While reducing the cost of technology to treat wastewater is now a practical necessity, the United States can also benefit in several ways from using treated wastewater as a resource.
Reusing wastewater = a huge step forward
Reuse. Once treated, recycled wastewater could be used in many industries beyond fossil fuels. For example, wastewater could contribute to renewable energy through its reuse in the production of hydrogen. Treated wastewater could also be used for irrigation of non-edible crops, contributing to the agricultural industry in the United States.
Water Management. Water is a fixed and precious resource, which requires our increasing attention due to climate change. Water scarcity, variability and uncertainty are becoming increasingly important, which can lead to vulnerabilities in the US energy system. And as the country transitions to a decarbonized energy industry, water management will only become more important, as many methods of decarbonization are water-intensive. Treating wastewater so that it can be recycled repeatedly in the fossil fuel industry would help reduce the energy sector’s consumption of fresh water and contribute to the responsible management of this resource by our country. .
Resource recovery. Wastewater generated by the US energy industry could also become a national source of much-needed essential minerals. Water produced from the development and production of oil and natural gas, for example, contains a variety of valuable minerals, including potentially large amounts of lithium needed for battery technologies.
Justice.
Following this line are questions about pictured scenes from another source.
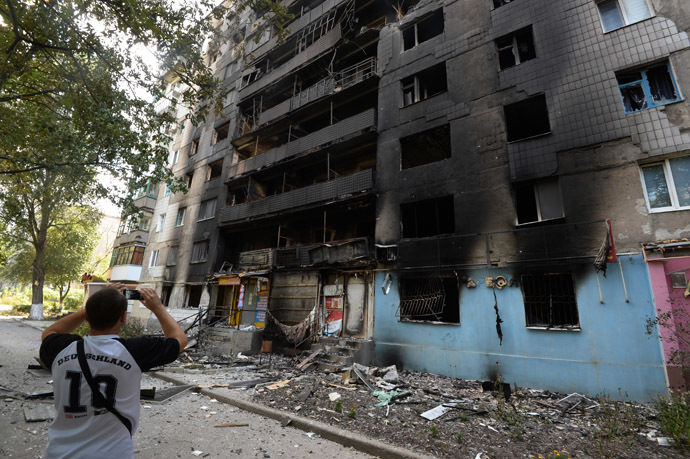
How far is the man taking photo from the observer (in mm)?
1983

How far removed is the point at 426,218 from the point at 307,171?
29.4 feet

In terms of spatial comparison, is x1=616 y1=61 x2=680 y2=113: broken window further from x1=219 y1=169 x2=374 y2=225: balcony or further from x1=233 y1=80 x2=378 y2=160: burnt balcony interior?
x1=233 y1=80 x2=378 y2=160: burnt balcony interior

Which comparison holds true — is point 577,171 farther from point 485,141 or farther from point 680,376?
point 680,376

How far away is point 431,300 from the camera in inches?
460

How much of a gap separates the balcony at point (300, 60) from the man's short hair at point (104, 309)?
18.8 meters

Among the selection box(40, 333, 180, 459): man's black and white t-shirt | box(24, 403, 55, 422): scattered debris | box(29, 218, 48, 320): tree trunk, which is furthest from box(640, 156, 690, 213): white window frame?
box(29, 218, 48, 320): tree trunk

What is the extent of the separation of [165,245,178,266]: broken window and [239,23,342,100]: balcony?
40.8 feet

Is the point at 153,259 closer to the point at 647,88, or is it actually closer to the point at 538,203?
the point at 538,203

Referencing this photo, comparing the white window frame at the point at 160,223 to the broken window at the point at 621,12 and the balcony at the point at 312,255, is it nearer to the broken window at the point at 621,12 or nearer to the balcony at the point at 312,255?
the balcony at the point at 312,255

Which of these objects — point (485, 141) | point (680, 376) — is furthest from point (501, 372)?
point (485, 141)

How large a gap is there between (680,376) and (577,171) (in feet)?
19.1

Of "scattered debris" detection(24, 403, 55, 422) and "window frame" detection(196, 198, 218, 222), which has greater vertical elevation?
"window frame" detection(196, 198, 218, 222)

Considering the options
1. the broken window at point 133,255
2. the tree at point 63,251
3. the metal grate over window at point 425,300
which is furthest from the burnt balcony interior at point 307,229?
the tree at point 63,251

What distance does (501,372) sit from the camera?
960 cm
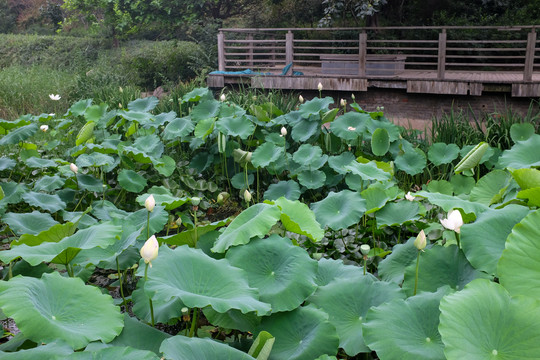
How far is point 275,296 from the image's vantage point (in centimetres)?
135

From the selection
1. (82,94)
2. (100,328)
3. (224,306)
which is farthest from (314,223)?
(82,94)

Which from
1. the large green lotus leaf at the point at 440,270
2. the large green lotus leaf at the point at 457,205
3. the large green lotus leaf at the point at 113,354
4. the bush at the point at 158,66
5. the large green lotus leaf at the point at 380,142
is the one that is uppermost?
the large green lotus leaf at the point at 457,205

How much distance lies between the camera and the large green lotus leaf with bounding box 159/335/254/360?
108cm

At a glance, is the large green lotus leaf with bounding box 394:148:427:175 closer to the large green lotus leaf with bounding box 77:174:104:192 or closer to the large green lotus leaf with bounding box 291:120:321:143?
the large green lotus leaf with bounding box 291:120:321:143

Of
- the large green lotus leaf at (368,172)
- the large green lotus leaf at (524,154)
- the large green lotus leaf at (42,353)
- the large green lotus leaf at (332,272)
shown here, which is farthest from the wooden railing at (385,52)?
the large green lotus leaf at (42,353)

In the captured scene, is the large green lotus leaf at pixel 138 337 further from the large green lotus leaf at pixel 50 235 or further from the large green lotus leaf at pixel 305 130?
the large green lotus leaf at pixel 305 130

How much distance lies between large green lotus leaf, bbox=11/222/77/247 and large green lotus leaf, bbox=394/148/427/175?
243 cm

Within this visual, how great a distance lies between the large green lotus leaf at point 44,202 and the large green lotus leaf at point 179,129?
1.31m

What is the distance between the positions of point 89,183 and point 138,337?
2.03 meters

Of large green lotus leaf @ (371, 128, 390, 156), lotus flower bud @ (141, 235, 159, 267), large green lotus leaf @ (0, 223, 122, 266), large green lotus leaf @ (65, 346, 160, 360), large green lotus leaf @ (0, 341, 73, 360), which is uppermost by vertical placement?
lotus flower bud @ (141, 235, 159, 267)

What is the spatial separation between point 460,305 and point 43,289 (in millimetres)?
1070

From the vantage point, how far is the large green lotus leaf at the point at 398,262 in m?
1.71

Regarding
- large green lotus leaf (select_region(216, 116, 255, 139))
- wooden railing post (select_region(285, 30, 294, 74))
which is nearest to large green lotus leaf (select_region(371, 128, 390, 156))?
large green lotus leaf (select_region(216, 116, 255, 139))

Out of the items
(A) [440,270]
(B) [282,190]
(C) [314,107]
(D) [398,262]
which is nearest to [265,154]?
(B) [282,190]
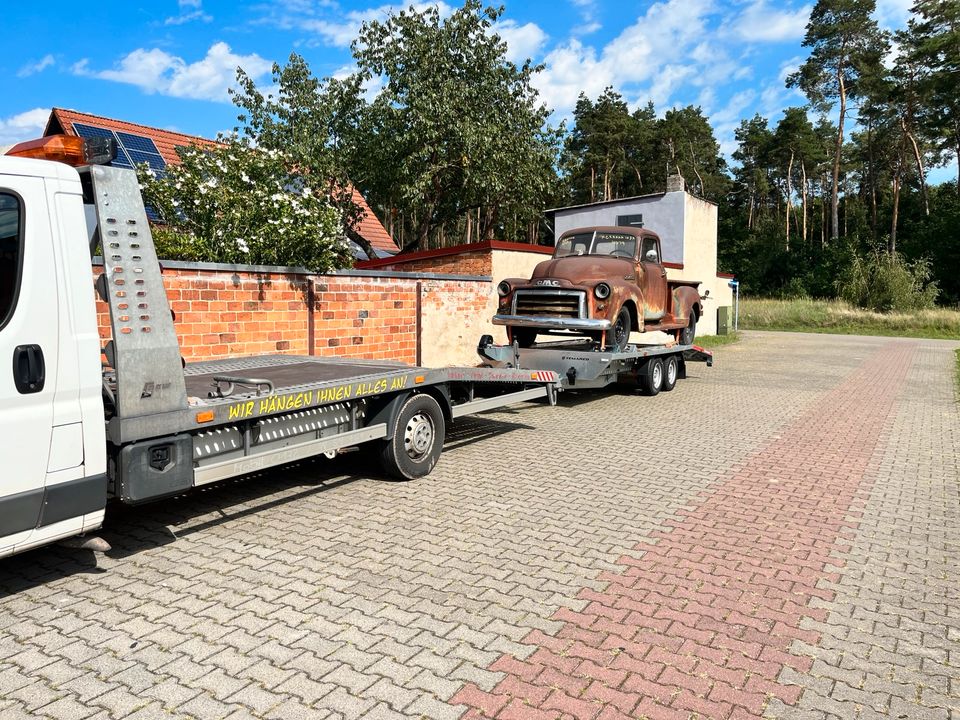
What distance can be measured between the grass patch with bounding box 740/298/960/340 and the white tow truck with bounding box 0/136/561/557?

Developing the capacity to reuse wastewater provides an opportunity to realize the US Department of Energy’s (DOE) commitment to energy and environmental justice. Water that is treated for reuse could increase the availability of fresh water in arid and semi-arid regions of the country and bring economic and health benefits to communities that have been affected by water resource stress and legacy pollution.
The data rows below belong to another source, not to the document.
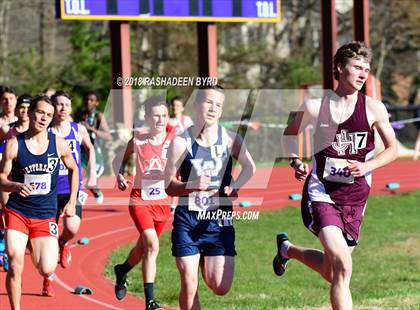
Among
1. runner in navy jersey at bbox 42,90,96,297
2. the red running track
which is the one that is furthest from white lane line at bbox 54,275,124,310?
runner in navy jersey at bbox 42,90,96,297

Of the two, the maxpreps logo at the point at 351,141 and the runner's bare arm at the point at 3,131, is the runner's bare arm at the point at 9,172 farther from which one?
the maxpreps logo at the point at 351,141

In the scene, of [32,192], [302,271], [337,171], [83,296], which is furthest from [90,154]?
[337,171]

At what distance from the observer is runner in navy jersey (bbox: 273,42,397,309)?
7.15 m

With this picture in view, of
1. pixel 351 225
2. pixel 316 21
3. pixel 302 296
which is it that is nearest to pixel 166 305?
pixel 302 296

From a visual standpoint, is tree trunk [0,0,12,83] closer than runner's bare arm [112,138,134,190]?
No

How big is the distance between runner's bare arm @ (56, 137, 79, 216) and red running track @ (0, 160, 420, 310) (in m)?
1.41

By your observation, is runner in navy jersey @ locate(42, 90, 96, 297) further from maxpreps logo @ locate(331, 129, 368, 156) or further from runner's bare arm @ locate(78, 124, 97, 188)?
maxpreps logo @ locate(331, 129, 368, 156)

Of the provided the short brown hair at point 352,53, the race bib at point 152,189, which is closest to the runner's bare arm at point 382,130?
the short brown hair at point 352,53

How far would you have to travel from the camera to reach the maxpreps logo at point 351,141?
7164 mm

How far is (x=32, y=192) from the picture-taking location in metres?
8.21

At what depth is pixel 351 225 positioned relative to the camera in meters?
7.25

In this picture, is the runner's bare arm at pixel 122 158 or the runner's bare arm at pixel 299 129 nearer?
the runner's bare arm at pixel 299 129

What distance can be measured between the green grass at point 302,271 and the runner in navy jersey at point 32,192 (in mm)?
2187

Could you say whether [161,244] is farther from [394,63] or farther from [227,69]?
[394,63]
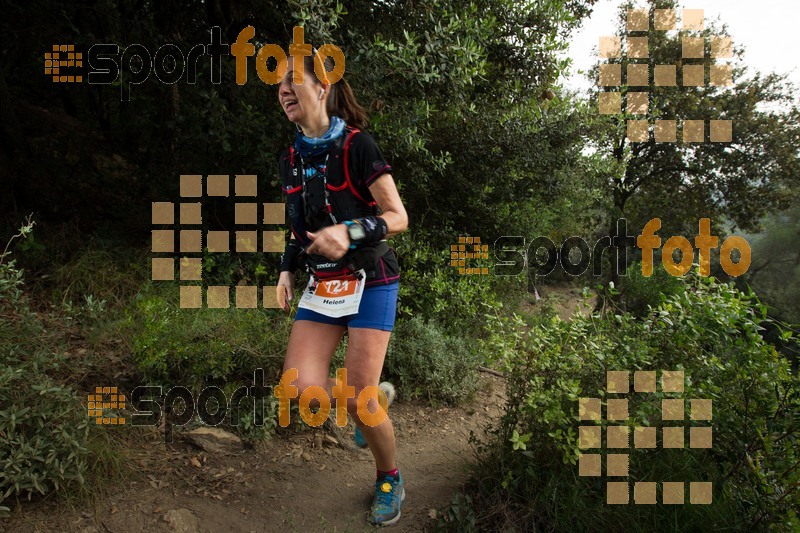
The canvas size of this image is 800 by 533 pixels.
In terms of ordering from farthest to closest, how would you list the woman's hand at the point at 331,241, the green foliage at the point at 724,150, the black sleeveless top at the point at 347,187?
1. the green foliage at the point at 724,150
2. the black sleeveless top at the point at 347,187
3. the woman's hand at the point at 331,241

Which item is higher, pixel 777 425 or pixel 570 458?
pixel 777 425

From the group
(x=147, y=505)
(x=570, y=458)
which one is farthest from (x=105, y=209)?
(x=570, y=458)

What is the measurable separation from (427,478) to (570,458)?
1.30 metres

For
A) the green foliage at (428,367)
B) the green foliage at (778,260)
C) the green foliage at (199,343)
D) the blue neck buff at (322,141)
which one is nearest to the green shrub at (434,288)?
the green foliage at (428,367)

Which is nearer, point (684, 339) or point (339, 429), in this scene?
point (684, 339)

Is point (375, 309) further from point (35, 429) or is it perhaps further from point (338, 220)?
point (35, 429)

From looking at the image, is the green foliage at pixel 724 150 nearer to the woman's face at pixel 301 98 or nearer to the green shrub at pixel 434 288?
the green shrub at pixel 434 288

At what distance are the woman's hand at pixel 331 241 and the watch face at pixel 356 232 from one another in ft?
0.12

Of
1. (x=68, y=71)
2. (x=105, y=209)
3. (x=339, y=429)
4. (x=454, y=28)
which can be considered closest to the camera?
(x=339, y=429)

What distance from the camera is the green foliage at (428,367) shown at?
5.66m

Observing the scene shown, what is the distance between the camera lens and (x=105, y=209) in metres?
6.59

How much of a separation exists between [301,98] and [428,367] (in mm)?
3621

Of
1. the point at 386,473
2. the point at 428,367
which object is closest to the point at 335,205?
the point at 386,473

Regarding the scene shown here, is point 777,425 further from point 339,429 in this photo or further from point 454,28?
point 454,28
FECM’s Efforts Push the Boundaries of What’s Possible in Wastewater Treatment
It’s an exciting time to work in water management at DOE’s Office of Fossil Energy and Carbon Management (FECM). We recently announced the creation of the Water Management Program of the Advanced Sanitation Technologies Division, which for the first time brings together all of FECM’s water management activities under one roof in order to advance affordability, reliability, sustainability and resilience of water in the energy sector. (find out more in the summer 2022 edition of the National Laboratory for Energy Technologies Water-Energy Nexus News). NETL Application of produced water for beneficial reuse, environmental impact and treatment optimization project creates a prime Product: An open-source optimization framework for the oil and gas industry to identify fit-for-purpose produced water management practices. And NETL’s multifunctional sorbent technology (also a laureate) represents a inexpensive and revolutionary process to mitigate the devastating effects of acid mine drainage on streams, groundwater and fragile aquatic ecosystems. The list is lengthened increasingly!
You can also help advance technology in this area. FECM recently issued a Request for Information seeking comments on the characterization, treatment, cleanup, and management of (1) wastewater from oil and natural gas development and production, and (2) legacy wastewater associated with thermal power generation. To meet the challenges of developing new treatment technologies, we need industry, academia, state and local governments, non-governmental organizations and other stakeholders to apply their expertise, so that together we can transform wastewater into a valuable resource for the American public.